In other words, if uncertainty is explicitly taken into account when the decision is made, an average savings of 162.7 minutes will be realized.

==Linear-quadratic control==

In the context of centralized linear-quadratic control, with additive uncertainty in the equation of evolution but no uncertainty about coefficient values in that equation, the optimal solution for the control variables taking into account the uncertainty is the same as the solution ignoring uncertainty. This property, which gives a zero expected value of including uncertainty, is called certainty equivalence.
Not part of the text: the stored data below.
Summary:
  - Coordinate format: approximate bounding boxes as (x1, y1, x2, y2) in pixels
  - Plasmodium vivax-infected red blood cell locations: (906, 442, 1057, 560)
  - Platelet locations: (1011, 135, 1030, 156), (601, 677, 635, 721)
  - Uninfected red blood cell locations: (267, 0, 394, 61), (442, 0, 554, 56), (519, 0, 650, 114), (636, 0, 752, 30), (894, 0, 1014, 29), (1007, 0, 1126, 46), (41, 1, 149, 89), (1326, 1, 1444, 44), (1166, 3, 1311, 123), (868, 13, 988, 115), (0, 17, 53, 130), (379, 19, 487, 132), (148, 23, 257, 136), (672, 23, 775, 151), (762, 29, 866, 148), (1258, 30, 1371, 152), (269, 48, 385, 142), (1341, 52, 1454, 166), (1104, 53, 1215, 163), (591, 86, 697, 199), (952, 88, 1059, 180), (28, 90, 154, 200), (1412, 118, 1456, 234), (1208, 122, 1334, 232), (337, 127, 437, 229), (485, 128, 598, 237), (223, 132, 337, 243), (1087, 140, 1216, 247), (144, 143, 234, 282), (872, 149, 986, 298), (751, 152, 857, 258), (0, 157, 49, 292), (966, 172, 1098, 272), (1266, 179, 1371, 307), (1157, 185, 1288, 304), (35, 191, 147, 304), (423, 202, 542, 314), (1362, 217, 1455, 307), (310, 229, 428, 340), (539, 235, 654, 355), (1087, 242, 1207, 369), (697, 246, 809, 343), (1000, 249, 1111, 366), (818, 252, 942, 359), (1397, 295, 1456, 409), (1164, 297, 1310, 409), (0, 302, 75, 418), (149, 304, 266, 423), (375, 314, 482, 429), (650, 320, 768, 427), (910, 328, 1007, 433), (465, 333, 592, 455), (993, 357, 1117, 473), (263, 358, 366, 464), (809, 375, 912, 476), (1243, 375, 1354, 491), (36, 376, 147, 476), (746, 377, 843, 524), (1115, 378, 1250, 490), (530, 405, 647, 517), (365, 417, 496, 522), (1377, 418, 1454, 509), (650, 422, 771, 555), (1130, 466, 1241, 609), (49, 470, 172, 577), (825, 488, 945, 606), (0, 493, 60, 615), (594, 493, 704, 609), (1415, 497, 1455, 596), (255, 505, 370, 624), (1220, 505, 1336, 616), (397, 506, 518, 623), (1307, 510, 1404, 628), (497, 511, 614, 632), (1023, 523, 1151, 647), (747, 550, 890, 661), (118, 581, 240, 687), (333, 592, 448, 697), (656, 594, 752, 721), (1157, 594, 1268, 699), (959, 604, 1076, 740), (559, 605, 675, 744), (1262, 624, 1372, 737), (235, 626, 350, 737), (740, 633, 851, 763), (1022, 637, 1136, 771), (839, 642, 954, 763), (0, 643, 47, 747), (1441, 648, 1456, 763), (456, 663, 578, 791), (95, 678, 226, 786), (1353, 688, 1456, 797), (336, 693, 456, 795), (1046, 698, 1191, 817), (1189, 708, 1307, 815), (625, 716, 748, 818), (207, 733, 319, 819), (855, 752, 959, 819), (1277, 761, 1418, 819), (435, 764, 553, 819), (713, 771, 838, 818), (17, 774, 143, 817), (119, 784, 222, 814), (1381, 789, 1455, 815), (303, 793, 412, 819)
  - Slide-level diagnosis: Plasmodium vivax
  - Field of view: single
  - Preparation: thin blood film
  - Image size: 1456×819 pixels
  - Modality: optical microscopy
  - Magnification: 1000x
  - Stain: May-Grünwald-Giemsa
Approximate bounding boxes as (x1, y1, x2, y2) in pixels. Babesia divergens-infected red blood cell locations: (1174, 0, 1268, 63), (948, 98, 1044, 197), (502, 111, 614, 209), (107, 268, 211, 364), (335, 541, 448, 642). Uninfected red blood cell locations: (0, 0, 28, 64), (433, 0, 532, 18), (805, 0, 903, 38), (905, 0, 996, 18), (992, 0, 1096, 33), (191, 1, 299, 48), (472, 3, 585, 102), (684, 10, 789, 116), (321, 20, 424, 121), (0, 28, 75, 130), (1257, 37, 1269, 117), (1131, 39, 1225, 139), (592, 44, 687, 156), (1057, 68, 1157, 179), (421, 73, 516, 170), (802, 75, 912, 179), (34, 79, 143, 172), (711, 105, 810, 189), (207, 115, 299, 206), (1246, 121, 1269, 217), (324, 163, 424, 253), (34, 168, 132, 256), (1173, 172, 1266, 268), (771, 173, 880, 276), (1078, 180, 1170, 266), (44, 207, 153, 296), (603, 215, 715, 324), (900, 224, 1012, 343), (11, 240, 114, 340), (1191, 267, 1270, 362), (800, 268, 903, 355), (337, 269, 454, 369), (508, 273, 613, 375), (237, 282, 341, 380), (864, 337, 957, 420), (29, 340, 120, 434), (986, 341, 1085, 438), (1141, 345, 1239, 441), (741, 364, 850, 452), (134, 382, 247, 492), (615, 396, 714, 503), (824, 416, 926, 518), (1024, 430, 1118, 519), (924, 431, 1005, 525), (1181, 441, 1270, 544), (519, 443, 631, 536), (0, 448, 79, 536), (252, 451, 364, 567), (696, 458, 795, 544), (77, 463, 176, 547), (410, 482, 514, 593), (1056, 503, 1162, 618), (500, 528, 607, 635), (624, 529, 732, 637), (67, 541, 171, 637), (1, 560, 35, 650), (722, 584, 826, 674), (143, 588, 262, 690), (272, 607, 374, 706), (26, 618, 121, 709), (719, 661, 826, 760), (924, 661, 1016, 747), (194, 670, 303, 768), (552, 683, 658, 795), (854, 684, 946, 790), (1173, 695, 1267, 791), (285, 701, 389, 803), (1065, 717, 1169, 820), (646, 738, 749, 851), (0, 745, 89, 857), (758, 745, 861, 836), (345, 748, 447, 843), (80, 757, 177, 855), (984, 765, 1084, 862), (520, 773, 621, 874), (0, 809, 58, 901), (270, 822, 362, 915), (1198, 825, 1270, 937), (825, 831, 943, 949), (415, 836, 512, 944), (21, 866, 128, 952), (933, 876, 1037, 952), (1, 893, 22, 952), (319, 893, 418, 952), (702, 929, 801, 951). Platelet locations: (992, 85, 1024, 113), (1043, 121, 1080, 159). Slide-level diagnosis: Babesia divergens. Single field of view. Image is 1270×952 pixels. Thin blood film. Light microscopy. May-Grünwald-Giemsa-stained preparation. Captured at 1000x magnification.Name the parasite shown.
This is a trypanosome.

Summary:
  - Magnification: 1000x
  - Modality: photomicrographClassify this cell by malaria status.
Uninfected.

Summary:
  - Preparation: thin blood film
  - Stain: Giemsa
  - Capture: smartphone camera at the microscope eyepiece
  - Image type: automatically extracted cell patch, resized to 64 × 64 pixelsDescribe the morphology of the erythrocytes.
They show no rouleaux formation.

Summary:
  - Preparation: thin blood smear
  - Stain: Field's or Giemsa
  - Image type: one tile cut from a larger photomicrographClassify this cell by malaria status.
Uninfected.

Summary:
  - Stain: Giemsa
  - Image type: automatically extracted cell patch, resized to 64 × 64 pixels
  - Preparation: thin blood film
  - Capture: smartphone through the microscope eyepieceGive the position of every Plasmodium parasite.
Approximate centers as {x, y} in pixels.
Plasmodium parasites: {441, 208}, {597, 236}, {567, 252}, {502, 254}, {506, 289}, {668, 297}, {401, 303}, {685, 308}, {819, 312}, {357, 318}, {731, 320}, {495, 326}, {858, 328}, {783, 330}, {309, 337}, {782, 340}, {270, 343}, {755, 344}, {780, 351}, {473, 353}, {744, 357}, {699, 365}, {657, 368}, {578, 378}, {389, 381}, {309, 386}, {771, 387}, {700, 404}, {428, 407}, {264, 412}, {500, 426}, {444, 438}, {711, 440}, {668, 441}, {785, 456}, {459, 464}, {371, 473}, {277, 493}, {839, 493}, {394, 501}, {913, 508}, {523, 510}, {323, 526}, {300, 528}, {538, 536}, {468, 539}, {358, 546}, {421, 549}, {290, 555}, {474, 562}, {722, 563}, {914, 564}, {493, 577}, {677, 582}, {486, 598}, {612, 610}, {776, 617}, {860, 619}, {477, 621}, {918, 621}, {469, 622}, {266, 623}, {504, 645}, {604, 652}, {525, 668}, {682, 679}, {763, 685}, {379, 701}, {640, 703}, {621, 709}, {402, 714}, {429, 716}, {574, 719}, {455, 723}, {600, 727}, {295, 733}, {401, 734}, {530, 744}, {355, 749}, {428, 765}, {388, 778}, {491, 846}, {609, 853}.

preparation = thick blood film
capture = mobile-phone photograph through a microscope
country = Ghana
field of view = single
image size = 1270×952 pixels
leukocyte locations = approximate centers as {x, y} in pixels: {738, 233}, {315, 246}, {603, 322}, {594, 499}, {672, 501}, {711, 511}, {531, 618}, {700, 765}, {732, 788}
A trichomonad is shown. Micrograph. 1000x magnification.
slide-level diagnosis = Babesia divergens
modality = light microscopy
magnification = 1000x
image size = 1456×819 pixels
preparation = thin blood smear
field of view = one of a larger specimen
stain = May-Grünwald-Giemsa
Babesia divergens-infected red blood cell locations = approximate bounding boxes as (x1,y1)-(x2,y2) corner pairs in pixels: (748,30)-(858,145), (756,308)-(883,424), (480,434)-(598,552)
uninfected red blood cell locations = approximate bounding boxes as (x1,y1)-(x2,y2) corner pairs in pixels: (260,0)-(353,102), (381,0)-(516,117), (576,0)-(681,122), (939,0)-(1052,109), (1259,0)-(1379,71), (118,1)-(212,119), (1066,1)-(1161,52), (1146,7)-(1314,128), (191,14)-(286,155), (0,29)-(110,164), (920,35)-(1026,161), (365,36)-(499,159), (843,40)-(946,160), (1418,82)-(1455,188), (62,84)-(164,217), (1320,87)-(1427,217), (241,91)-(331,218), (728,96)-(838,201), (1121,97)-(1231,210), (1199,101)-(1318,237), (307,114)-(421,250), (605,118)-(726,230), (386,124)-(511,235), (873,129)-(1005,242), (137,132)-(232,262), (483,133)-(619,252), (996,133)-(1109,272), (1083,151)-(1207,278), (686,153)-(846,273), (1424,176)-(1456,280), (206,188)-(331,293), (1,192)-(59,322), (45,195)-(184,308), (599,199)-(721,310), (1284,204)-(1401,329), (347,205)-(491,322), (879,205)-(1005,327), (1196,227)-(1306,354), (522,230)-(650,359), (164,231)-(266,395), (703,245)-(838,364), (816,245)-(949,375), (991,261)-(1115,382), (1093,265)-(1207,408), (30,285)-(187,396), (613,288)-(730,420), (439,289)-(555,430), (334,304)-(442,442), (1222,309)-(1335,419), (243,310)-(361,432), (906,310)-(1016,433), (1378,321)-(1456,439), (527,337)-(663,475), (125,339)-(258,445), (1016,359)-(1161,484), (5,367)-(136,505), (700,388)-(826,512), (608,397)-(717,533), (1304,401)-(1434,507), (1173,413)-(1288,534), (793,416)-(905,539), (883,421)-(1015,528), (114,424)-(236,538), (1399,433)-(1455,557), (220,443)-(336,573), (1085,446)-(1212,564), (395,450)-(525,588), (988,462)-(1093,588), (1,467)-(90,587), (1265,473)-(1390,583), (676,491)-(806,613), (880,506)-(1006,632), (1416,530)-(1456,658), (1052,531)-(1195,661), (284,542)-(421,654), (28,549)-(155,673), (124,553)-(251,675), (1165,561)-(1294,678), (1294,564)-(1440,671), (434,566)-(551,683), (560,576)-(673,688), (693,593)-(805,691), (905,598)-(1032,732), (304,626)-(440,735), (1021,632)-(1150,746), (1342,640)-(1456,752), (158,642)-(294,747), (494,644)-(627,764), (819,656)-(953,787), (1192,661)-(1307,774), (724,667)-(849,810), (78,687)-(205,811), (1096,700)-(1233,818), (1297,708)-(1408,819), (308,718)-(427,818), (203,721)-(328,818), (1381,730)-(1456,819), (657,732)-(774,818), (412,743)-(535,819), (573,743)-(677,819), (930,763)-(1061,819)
== Relation to expected value of perfect information (EVPI) ==

Both EVIU and EVPI compare the expected value of the Bayes' decision with another decision made without uncertainty. For EVIU this other decision is made when the uncertainty is ignored, although it is there, while for EVPI this other decision is made after the uncertainty is removed by obtaining perfect information about x.

The EVPI is the expected cost of being uncertain about x, while the EVIU is the additional expected cost of assuming that one is certain.

The EVIU, like the EVPI, gives expected value in terms of the units of the utility function.